Critical Service Paths

User Request Flow:

Internet → frontend-proxy:ENVOY_PORT → frontend → [cart, product-catalog, recommendation, checkout]

Checkout/Order Flow:

checkout → cart (gRPC)
        → currency (gRPC)
        → payment (gRPC)
        → product-catalog (gRPC)
        → shipping (HTTP) → quote (HTTP)
        → email (HTTP)
        → kafka → [accounting, fraud-detection]

Telemetry Flow:

All services → otel-collector:4317(gRPC)/4318(HTTP) → [jaeger, prometheus, tempo, opensearch]
                                                     → grafana (visualization)
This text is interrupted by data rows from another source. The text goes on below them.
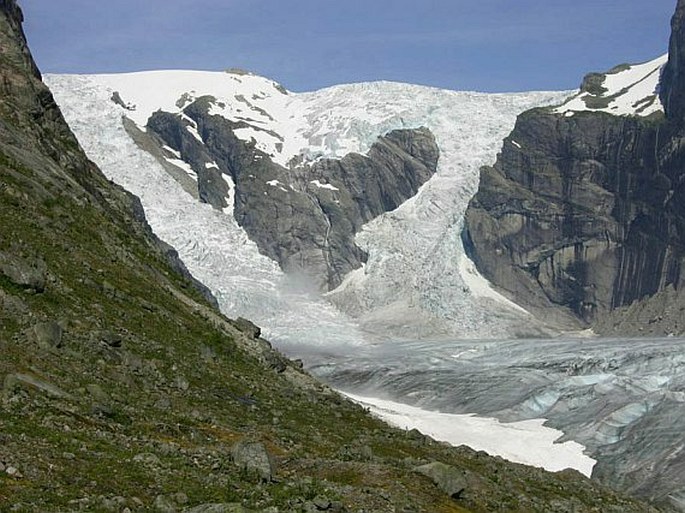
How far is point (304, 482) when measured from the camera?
21.1 m

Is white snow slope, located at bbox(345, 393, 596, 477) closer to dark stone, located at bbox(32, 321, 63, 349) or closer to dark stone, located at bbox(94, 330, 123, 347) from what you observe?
dark stone, located at bbox(94, 330, 123, 347)

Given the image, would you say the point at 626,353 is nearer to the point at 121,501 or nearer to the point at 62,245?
the point at 62,245

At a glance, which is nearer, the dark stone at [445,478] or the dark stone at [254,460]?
the dark stone at [254,460]

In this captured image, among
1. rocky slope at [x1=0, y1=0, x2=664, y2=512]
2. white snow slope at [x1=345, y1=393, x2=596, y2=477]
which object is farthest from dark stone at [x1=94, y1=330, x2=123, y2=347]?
white snow slope at [x1=345, y1=393, x2=596, y2=477]

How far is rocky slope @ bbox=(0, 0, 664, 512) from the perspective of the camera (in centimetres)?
1889

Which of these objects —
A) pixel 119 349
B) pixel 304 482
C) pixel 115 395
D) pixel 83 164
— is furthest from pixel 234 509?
pixel 83 164

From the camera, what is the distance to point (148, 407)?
26625mm

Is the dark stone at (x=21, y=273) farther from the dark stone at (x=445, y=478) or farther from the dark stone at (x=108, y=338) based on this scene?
the dark stone at (x=445, y=478)

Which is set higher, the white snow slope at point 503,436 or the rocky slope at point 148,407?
the white snow slope at point 503,436

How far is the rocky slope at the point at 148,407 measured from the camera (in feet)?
62.0

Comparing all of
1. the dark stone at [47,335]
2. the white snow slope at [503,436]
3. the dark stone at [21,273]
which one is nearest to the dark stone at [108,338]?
the dark stone at [21,273]

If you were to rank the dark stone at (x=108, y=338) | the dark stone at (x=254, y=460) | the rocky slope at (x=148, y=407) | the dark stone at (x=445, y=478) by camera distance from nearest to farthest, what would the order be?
the rocky slope at (x=148, y=407) → the dark stone at (x=254, y=460) → the dark stone at (x=445, y=478) → the dark stone at (x=108, y=338)

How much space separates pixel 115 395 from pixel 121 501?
9594mm

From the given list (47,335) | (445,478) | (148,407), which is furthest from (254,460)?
(47,335)
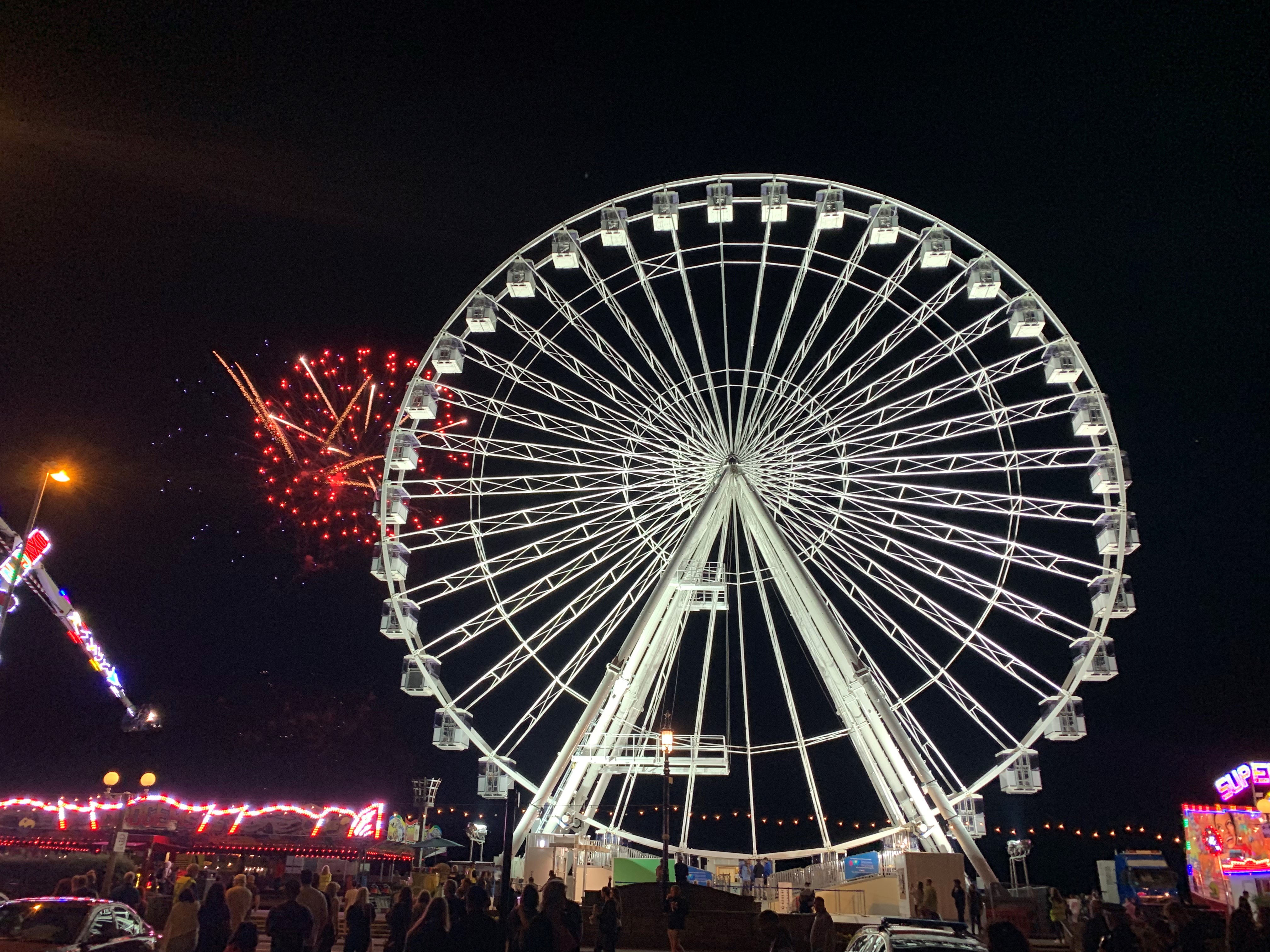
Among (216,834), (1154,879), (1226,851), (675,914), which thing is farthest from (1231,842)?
(216,834)

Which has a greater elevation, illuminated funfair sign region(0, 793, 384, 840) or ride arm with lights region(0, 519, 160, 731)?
ride arm with lights region(0, 519, 160, 731)

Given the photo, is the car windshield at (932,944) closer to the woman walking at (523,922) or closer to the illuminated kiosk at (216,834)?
the woman walking at (523,922)

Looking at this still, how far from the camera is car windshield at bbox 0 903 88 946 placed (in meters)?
8.90

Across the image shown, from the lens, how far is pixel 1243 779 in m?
36.8

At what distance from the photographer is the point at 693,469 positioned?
76.3 ft

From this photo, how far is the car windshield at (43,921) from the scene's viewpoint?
29.2ft

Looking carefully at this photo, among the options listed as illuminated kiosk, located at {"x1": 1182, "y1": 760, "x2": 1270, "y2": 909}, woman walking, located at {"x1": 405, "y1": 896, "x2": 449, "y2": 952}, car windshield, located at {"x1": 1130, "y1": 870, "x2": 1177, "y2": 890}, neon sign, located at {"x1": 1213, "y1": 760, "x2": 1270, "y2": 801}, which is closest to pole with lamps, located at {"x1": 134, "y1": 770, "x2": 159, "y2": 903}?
woman walking, located at {"x1": 405, "y1": 896, "x2": 449, "y2": 952}

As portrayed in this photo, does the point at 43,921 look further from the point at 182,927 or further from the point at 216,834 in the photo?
the point at 216,834

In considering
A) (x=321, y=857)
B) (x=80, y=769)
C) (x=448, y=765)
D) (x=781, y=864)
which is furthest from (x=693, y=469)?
(x=781, y=864)

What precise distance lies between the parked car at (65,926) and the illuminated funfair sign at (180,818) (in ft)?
112

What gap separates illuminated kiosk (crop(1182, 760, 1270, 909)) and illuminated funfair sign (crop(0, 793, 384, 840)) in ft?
114

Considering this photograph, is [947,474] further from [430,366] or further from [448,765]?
[448,765]

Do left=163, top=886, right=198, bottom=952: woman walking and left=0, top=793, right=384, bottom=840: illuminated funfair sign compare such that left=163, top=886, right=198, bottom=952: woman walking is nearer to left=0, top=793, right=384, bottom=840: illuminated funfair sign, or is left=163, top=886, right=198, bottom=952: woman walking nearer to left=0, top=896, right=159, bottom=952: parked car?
left=0, top=896, right=159, bottom=952: parked car

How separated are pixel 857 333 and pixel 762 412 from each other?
3.28m
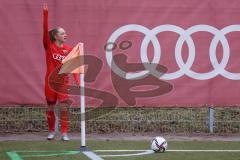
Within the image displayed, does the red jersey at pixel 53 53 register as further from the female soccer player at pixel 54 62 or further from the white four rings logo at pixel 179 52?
the white four rings logo at pixel 179 52

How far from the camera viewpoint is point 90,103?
10547 millimetres

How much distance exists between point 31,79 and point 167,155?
3366 millimetres

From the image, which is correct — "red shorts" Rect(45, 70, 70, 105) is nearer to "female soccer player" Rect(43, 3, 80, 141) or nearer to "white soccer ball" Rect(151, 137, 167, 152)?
"female soccer player" Rect(43, 3, 80, 141)

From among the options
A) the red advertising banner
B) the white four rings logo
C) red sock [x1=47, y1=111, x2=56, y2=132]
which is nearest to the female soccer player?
red sock [x1=47, y1=111, x2=56, y2=132]

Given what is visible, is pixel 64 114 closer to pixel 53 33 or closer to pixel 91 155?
pixel 53 33

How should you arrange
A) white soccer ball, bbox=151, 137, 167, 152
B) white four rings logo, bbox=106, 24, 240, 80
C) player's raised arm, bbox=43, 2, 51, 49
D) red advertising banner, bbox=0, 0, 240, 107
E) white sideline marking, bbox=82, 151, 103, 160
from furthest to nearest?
white four rings logo, bbox=106, 24, 240, 80 → red advertising banner, bbox=0, 0, 240, 107 → player's raised arm, bbox=43, 2, 51, 49 → white soccer ball, bbox=151, 137, 167, 152 → white sideline marking, bbox=82, 151, 103, 160

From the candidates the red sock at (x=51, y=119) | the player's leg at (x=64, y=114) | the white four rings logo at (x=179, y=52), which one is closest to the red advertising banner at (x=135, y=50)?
the white four rings logo at (x=179, y=52)

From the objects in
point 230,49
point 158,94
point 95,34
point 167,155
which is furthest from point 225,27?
point 167,155

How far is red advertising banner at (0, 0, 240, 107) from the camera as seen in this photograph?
34.0 ft

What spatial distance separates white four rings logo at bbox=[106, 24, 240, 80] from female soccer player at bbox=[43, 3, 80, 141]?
1.10 m

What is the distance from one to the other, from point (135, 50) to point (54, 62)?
5.35ft

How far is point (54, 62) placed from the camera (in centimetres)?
980

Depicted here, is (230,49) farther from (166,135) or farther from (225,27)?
(166,135)

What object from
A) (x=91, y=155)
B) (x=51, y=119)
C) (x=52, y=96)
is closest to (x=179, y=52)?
(x=52, y=96)
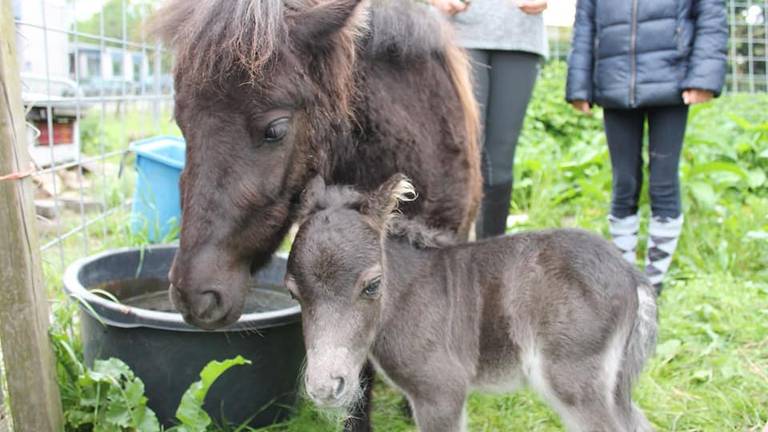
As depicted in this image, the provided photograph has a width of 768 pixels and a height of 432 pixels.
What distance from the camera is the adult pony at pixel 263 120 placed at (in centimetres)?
198

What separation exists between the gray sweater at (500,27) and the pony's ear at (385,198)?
1377 millimetres

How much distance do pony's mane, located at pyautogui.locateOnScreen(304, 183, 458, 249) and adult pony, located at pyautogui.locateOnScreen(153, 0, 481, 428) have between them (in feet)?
0.34

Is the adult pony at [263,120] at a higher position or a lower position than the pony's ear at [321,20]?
lower

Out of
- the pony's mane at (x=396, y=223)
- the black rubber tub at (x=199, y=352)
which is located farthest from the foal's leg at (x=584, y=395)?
the black rubber tub at (x=199, y=352)

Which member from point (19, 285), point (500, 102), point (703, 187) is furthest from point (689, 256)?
point (19, 285)

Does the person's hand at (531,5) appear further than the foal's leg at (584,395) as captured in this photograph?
Yes

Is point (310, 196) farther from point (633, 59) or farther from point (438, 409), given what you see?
point (633, 59)

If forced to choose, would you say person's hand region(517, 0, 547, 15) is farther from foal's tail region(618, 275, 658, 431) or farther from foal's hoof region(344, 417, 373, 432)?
foal's hoof region(344, 417, 373, 432)

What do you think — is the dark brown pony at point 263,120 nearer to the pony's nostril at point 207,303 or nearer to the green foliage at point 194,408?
the pony's nostril at point 207,303

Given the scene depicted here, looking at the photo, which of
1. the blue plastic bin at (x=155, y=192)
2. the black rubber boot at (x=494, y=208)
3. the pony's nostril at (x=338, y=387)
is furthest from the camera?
the blue plastic bin at (x=155, y=192)

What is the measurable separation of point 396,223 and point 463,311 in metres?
0.39

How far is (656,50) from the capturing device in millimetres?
3740

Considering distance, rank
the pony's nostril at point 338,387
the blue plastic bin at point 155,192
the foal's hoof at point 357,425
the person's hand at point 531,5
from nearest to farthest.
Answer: the pony's nostril at point 338,387
the foal's hoof at point 357,425
the person's hand at point 531,5
the blue plastic bin at point 155,192

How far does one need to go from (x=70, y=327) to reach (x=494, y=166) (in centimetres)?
219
Observability Stack Details

Metrics Pipeline

Services → otel-collector (OTLP) → prometheus (scrape/remote-write) → grafana

Traces Pipeline

Services → otel-collector (OTLP) → [jaeger, tempo] → grafana

Logs Pipeline

Services → docker json-file → alloy → loki → grafana

Log Configuration

All services use json-file driver:

  • Max size: 5M
  • Max files: 2
  • Auto-rotation

Observability Query Guides

Detailed reference guides for querying observability data:

Metrics Guide

See metrics-guide.md for:

  • Complete Prometheus metrics catalog - All 260+ available metrics organized by category
  • Service-specific metrics - Application metrics for each demo service
  • HTTP/RPC metrics - Request rates, latencies, error rates
  • Runtime metrics - Go, .NET, JVM, Node.js, Python runtime instrumentation
  • Container metrics - CPU, memory, network, disk I/O
  • Feature flag metrics - Flag evaluation and impression tracking
  • OTEL Collector metrics - Pipeline health and throughput
  • Common label patterns - Service identification, filtering, aggregation
  • Query patterns - Request rates, error rates, percentiles, top-N

When to use: Building dashboards, investigating performance issues, analyzing resource utilization, monitoring service health.

Traces Guide

See traces-guide.md for:

  • TraceQL syntax and patterns - Complete query language reference
  • Resource attributes - Service, host, process, runtime identification (27 attributes)
  • Span attributes - HTTP, gRPC, database, application-specific (150+ attributes)
  • Event attributes - Exceptions, feature flags, business events
  • Intrinsic attributes - Duration, status, kind, instrumentation
  • Service-specific attributes - Cart, product, payment, shipping, ad service patterns
  • Common query patterns - Error investigation, performance analysis, feature flag impact

When to use: Debugging distributed transactions, investigating latency issues, understanding service dependencies, tracing business transactions.

Logs Guide

See logs-guide.md for:

  • LogQL syntax and patterns - Complete query language reference
  • Available labels - service_name, container, project (5 labels)
  • Service identification - All 16 application and infrastructure services
  • Common query patterns - Errors, HTTP requests, performance, business events
  • Log parsing - JSON parsing, pattern extraction, label filtering
  • Aggregations - Count, rate, percentiles, error percentages
  • Multi-service analysis - Cross-service errors, communication tracing

When to use: Investigating errors, debugging application logic, analyzing request patterns, root cause analysis.